Tactran
- Company type: Regional Transport Partnership
- Industry: Public transport
- Founded: 1 December 2005 (under Transport (Scotland) Act 2005)
- Area served: Tayside and Central Scotland
- Products: Rail, bus and cycle services
- Parent: Transport Scotland

= Tactran =

The Tayside and Central Scotland Transport Partnership (Tactran) is the statutory Regional Transport Partnership covering the Angus, Dundee City, Perth and Kinross and Stirling council areas.

Tactran is one of the Regional Transport Partnerships established as a result of the Transport (Scotland) Act 2005.

==Functions==

The Partnership consists of ten Councillors, representing the four local authorities in the region, and five non-Councillor members. In addition to the extensive community and local government experience that the Councillors contribute to the Partnership, the five non-Councillor members add significant expertise in a variety of fields including the bus industry, enterprise, engineering and financial management, health, the freight industry and sustainable transport.
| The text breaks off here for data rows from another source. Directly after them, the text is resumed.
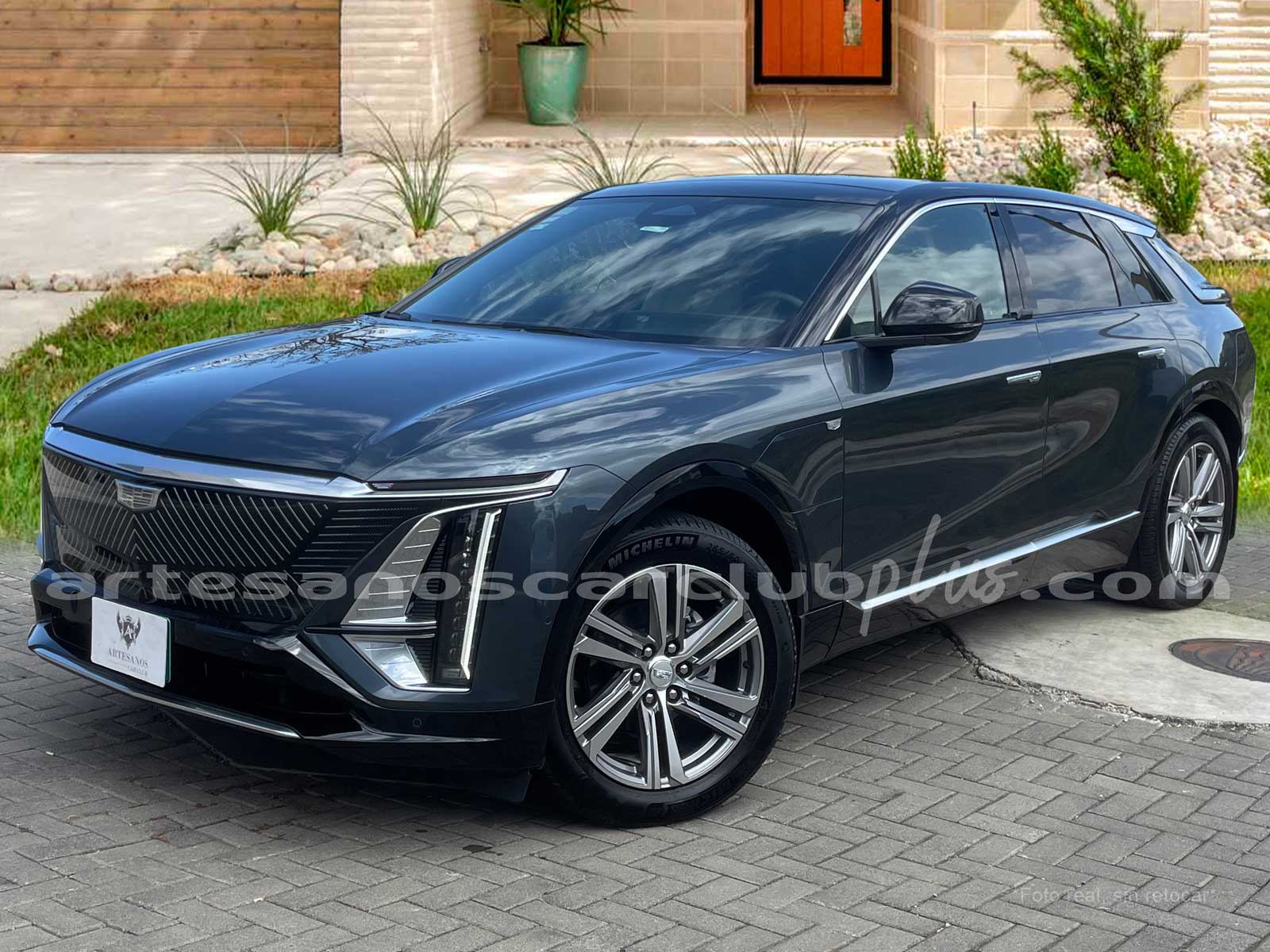 CADILLAC LYRIQ 700 E4 LUXURY - AWD - 500 HP - 2023. - ARTESANOS CAR CLUB
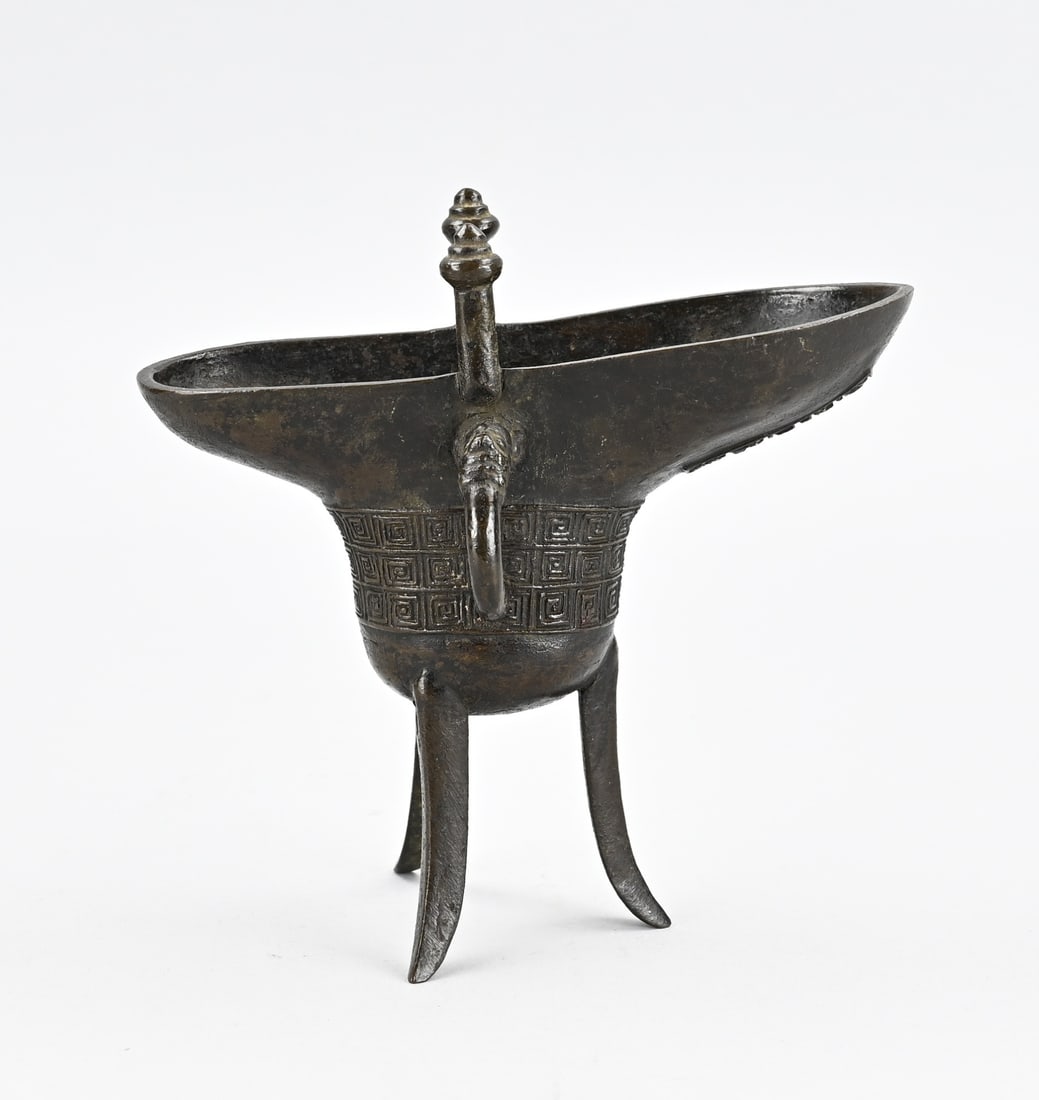 Chinese ritual pitcher: Antique Chinese bronze ritual pouring jug with text. 19th century or older. Dimensions: 17 x 17 x 9.8 cm. In good condition.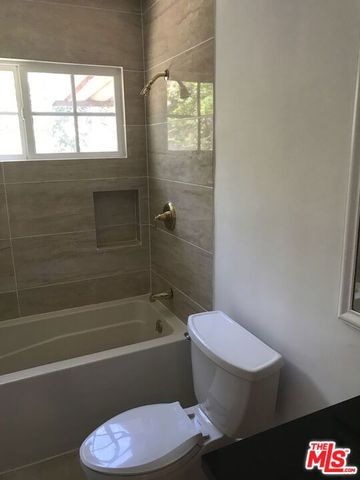 6721 Melba Avenue, West Hills (los Angeles), CA 91307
Tactran's role is to bring together the local authorities and other key stakeholders to take a strategic approach to transport planning and delivery in the region. Tactran has developed a Regional Transport Strategy that sets out a Vision and Objectives over a 10-15-year period for meeting the transport needs of people and businesses throughout the region.

Tactran has produced a Regional Travel Plan Strategy and Workplace Travel Plan Toolkit to help major employers in the region promote more sustainable travel choices, including a car share website. It has also developed a website specific to travel planning which assists employers in the process.